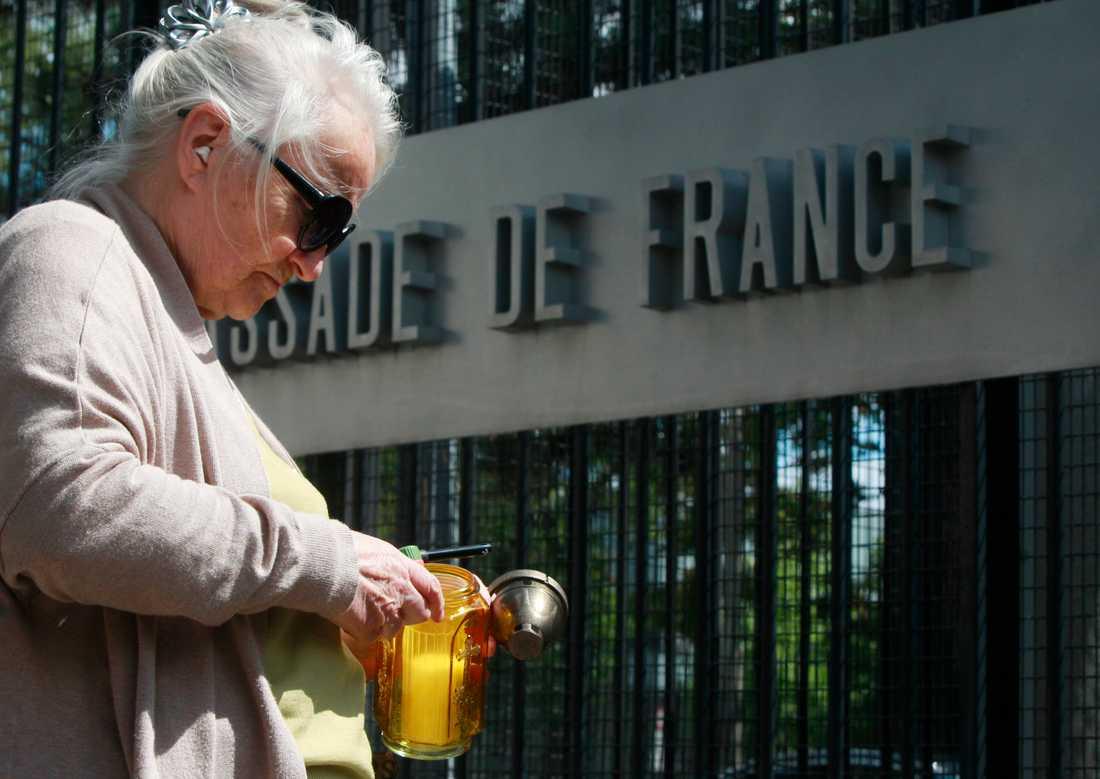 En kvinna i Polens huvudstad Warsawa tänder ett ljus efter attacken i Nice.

==

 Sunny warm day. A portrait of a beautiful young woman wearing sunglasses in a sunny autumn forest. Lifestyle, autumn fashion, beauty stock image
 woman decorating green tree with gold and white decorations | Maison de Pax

---

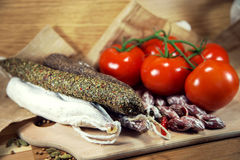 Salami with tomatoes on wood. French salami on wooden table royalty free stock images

# Directions for this task
What is needed is each line of the entries that contains the word "woman".

# Written solution
 Sunny warm day. A portrait of a beautiful young woman wearing sunglasses in a sunny autumn forest. Lifestyle, autumn fashion, beauty stock image
 woman decorating green tree with gold and white decorations | Maison de Pax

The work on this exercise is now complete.